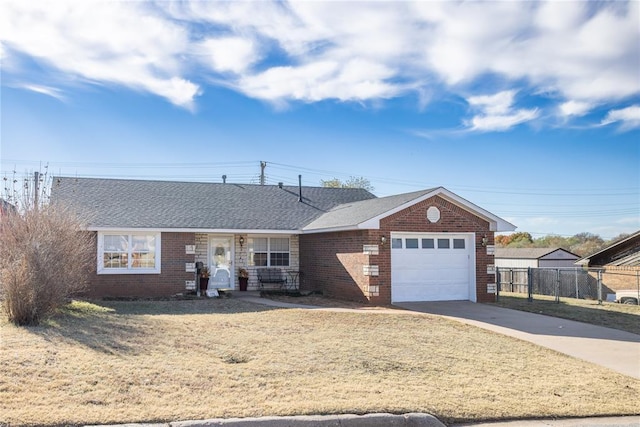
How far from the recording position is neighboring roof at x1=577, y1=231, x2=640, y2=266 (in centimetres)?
3092

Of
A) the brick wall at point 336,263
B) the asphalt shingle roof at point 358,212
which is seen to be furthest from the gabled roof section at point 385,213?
the brick wall at point 336,263

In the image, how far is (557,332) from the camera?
41.2 feet

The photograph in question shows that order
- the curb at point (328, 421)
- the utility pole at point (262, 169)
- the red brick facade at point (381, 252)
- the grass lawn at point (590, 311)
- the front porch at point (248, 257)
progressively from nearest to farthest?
the curb at point (328, 421) → the grass lawn at point (590, 311) → the red brick facade at point (381, 252) → the front porch at point (248, 257) → the utility pole at point (262, 169)

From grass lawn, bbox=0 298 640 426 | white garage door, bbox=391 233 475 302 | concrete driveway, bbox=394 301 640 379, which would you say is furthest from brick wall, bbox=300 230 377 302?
grass lawn, bbox=0 298 640 426

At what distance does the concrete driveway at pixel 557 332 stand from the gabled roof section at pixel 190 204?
7.23m

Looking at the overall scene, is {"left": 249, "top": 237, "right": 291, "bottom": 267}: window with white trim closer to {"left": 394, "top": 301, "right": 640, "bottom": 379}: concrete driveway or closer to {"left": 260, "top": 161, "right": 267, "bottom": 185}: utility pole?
{"left": 394, "top": 301, "right": 640, "bottom": 379}: concrete driveway

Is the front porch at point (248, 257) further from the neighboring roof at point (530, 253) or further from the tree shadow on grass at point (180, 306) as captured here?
the neighboring roof at point (530, 253)

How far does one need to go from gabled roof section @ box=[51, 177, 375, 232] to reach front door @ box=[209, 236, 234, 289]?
1.08 m

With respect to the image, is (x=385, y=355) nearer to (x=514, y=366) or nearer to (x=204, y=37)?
(x=514, y=366)

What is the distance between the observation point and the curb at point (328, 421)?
19.4 ft

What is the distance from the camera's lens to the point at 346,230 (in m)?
17.6

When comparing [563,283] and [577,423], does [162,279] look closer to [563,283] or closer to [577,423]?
[577,423]

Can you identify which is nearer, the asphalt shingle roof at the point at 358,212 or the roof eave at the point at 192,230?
the asphalt shingle roof at the point at 358,212

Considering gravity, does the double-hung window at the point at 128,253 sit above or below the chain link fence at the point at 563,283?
above
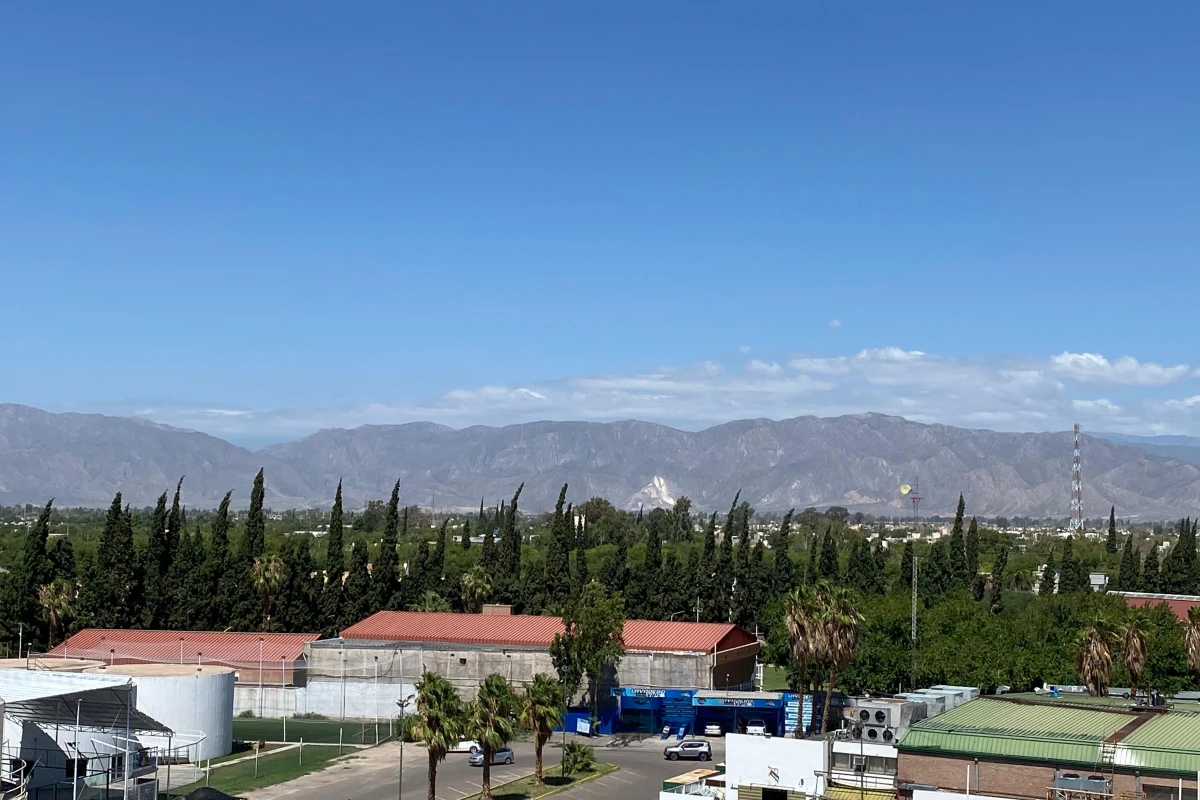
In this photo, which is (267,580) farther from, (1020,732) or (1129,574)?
(1129,574)

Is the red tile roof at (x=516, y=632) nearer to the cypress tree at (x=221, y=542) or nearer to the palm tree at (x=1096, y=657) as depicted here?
the cypress tree at (x=221, y=542)

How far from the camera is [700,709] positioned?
267 ft

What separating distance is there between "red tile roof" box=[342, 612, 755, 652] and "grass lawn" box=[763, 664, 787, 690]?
46.0ft

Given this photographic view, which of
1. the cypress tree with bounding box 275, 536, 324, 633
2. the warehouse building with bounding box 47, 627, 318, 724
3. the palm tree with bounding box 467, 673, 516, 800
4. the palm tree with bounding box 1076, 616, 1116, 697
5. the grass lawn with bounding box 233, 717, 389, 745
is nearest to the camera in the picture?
the palm tree with bounding box 467, 673, 516, 800

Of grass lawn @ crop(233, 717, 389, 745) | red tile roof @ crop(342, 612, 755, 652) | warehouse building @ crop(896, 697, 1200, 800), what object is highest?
warehouse building @ crop(896, 697, 1200, 800)

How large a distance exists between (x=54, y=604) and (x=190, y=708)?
37650mm

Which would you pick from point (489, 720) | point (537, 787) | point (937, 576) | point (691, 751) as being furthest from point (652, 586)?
point (489, 720)

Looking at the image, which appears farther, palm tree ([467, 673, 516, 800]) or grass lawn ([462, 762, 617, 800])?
grass lawn ([462, 762, 617, 800])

_GOAL_
Rewrite the lines from the one containing "The photograph in question shows that order" through the one containing "progressively from nearest to farthest?", changing "utility pole" to "telephone pole" and leaving everything else unchanged.

_RESULT OF THIS TASK_
The photograph in question shows that order
- the curb at point (328, 421)
- the telephone pole at point (262, 169)
- the red brick facade at point (381, 252)
- the grass lawn at point (590, 311)
- the front porch at point (248, 257)
progressively from nearest to farthest?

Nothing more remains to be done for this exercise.